ScrapeGraphAI MCP Server

Use ScrapeGraphAPI’s capabilities through the Model Context Protocol A Model Context Protocol (MCP) server implementation that integrates ScrapeGraphAPI for web scraping capabilities. Our MCP server is open-source and available on GitHub.

⭐ Star us on GitHub

Love our MCP server? Show your support by starring our repository! It helps us grow and improve.

Features

Web scraping, crawling, and discovery
Search and content extraction
Deep research and batch scraping
Cloud and self-hosted support
SSE support

Installation

You can either use our remote hosted URL or run the server locally. Get your API key from ScrapeGraphAI Dashboard

Remote hosted URL

https://smithery.ai/server/@ScrapeGraphAI/scrapegraph-mcp

Running on Cursor

Add ScrapeGraphAI MCP server to Cursor

Manual Installation

Configuring Cursor 🖥️ Note: Requires Cursor version 0.45.6+ For the most up-to-date configuration instructions, please refer to the official Cursor documentation on configuring MCP servers: Cursor MCP Server Configuration Guide To configure ScrapeGraphAI MCP in Cursor v0.48.6

Open Cursor Settings
Go to Features > MCP Servers
Click ”+ Add new global MCP server”
Enter the following code:

First, install the Python package:

pip install scrapegraph-mcp

{
  "mcpServers": {
    "scrapegraph-mcp": {
      "command": "python3",
      "args": ["-m", "scrapegraph_mcp.server"],
      "env": {
        "SGAI_API_KEY": "YOUR-API-KEY"
      }
    }
  }
}

To configure ScrapeGraphAI MCP in Cursor v0.45.6

Open Cursor Settings
Go to Features > MCP Servers
Click ”+ Add New MCP Server”
Enter the following:
- Name: “scrapegraph-mcp” (or your preferred name)
- Type: “command”
- Command: env SGAI_API_KEY=your-api-key python3 -m scrapegraph_mcp.server

Make sure the Python package is installed:

pip install scrapegraph-mcp

If you are using Windows and are running into issues, try cmd /c "set SGAI_API_KEY=your-api-key && python -m scrapegraph_mcp.server"
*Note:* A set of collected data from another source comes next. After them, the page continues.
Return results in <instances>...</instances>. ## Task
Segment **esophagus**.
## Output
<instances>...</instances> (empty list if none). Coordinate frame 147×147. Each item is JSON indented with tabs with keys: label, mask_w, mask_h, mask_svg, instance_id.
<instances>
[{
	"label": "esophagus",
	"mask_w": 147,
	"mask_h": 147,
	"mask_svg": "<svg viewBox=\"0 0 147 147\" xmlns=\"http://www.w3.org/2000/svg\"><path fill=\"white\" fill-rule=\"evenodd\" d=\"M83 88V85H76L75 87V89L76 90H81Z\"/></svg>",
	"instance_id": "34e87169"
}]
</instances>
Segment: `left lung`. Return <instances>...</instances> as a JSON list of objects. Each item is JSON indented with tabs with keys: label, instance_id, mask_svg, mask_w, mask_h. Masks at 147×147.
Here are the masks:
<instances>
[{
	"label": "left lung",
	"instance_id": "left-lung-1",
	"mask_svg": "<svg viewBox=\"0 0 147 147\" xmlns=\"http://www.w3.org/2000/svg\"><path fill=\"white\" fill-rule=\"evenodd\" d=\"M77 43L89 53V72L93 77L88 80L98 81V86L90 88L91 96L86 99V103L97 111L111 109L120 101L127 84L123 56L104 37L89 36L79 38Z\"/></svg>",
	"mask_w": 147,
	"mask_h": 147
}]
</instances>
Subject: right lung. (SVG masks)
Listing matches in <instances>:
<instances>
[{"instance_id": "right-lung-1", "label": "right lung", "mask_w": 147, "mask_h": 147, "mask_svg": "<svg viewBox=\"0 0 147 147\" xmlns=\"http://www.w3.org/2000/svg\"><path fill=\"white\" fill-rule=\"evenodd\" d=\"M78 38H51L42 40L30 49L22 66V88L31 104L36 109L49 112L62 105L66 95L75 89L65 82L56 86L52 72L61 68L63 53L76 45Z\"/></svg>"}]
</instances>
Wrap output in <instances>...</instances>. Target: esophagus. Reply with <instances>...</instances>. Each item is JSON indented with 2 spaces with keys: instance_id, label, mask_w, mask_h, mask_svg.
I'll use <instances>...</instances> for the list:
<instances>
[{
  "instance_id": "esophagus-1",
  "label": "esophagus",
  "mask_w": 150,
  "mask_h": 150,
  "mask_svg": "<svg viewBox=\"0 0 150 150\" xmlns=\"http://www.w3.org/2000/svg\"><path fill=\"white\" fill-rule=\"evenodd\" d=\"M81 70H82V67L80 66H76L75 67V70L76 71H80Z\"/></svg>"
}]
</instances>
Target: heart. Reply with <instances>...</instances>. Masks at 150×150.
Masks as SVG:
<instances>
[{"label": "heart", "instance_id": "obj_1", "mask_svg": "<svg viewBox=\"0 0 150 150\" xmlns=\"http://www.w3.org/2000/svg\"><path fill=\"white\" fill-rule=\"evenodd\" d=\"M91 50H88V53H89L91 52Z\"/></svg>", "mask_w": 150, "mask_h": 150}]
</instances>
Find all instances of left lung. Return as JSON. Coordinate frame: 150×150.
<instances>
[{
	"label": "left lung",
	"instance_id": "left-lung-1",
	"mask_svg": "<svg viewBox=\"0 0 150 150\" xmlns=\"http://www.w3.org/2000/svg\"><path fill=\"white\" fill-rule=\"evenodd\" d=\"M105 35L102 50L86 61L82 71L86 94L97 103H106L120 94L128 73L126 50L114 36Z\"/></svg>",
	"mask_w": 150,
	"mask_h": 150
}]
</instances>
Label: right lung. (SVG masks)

Replace your-api-key with your ScrapeGraphAI API key. If you don’t have one yet, you can create an account and get it from ScrapeGraphAI Dashboard After adding, refresh the MCP server list to see the new tools. The Composer Agent will automatically use ScrapeGraphAI MCP when appropriate, but you can explicitly request it by describing your web scraping needs. Access the Composer via Command+L (Mac), select “Agent” next to the submit button, and enter your query.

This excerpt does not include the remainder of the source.